So we should keep in mind that the main use case for a sandboxed
filesystem API is literally "being a filesystem API". Which means that
that is what we should optimize for.

That said, that doesn't mean that we have to have a Directory object.
For example the Node.js API doesn't have a Directory object, but they
still enable directory manipulation. But posix does have something
similar to Directory objects.

[1] http://lists.w3.org/Archives/Public/public-webapps/2013JulSep/0081.html

> There are lots of point above (dealing with relative '..' paths,
> intermediate directories, making sure a file is within a directory subtree,
> etc.) that relate to Directory and that would plain disappear if the
> Directory abstraction was removed. Since it's not really needed from the
> data storage perspective, I'd be in favor of removing it.
>
> One argument in favor of Directory I have read is about handing off only a
> directory (instead of the whole filesystem) to partially trusted code, but
> that could be solved if the FileSystem interface provides something like:
>     var prefixedFileSystem = fs.createPrefixedSubFileSystem(prefix);
> Worst case, this is something that can be easily implemented as a library. I
> don't think we need a Directory abstration and all the complications that
> come along to solve that particular use case. The people who need this sort
> of compartimentation will figure it out.

» **Dataset section**:

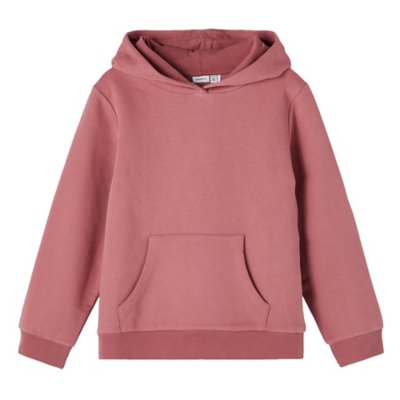 sweatshirt à capuche garçon nkflena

» **Questions**:
• 1. Reproduce the part of the discussion from "For example the" to "of removing it.".
• 2. Answer these questions on the discussion:
(a) What does the discussion name as the main use case for a sandboxed filesystem API?
(b) Which API lacks a Directory object but still enables directory manipulation?
(c) What method name is proposed for the FileSystem interface for handing off only part of the filesystem?
Draw only on the discussion.

» **Solution set**:
• 1.
For example the Node.js API doesn't have a Directory object, but they
still enable directory manipulation. But posix does have something
similar to Directory objects.

[1] http://lists.w3.org/Archives/Public/public-webapps/2013JulSep/0081.html

> There are lots of point above (dealing with relative '..' paths,
> intermediate directories, making sure a file is within a directory subtree,
> etc.) that relate to Directory and that would plain disappear if the
> Directory abstraction was removed. Since it's not really needed from the
> data storage perspective, I'd be in favor of removing it.

• 2.
(a) Being a filesystem API.
(b) The Node.js API.
(c) createPrefixedSubFileSystem.